Whenever a line below holds the word "States", copy that line.

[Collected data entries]
[Start of section]
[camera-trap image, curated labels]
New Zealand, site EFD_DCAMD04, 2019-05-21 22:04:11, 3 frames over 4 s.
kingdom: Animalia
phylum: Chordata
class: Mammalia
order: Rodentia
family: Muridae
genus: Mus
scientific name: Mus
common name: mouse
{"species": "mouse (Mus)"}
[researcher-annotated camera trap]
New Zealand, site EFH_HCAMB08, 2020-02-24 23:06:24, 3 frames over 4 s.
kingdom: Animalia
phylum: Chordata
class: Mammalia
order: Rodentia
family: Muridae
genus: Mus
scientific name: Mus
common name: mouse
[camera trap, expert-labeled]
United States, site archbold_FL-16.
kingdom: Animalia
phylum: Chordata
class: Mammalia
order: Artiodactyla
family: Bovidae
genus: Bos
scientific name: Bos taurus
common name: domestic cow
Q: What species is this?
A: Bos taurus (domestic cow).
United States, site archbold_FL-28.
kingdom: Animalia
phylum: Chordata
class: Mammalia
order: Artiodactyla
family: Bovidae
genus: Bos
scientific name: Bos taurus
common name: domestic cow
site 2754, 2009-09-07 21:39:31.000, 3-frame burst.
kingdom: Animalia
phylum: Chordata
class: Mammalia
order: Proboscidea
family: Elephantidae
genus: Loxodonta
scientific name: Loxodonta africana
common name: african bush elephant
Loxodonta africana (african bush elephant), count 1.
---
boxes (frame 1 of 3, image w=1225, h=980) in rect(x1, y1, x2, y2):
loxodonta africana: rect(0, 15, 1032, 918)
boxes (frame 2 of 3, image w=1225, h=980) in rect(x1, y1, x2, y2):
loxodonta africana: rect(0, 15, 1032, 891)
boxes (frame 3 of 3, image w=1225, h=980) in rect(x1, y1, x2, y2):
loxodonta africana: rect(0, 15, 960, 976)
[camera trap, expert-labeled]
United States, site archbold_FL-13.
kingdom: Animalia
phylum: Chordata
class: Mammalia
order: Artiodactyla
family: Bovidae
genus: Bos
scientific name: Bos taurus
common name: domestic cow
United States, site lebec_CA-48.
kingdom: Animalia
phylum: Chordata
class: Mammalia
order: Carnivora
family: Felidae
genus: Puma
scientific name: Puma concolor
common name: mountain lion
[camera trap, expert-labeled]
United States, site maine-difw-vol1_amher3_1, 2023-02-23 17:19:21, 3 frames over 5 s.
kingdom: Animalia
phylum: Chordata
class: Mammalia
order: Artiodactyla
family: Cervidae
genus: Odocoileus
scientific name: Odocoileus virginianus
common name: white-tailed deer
[End of section]
→ Written solution
United States, site archbold_FL-16.
United States, site archbold_FL-28.
United States, site archbold_FL-13.
United States, site lebec_CA-48.
United States, site maine-difw-vol1_amher3_1, 2023-02-23 17:19:21, 3 frames over 5 s.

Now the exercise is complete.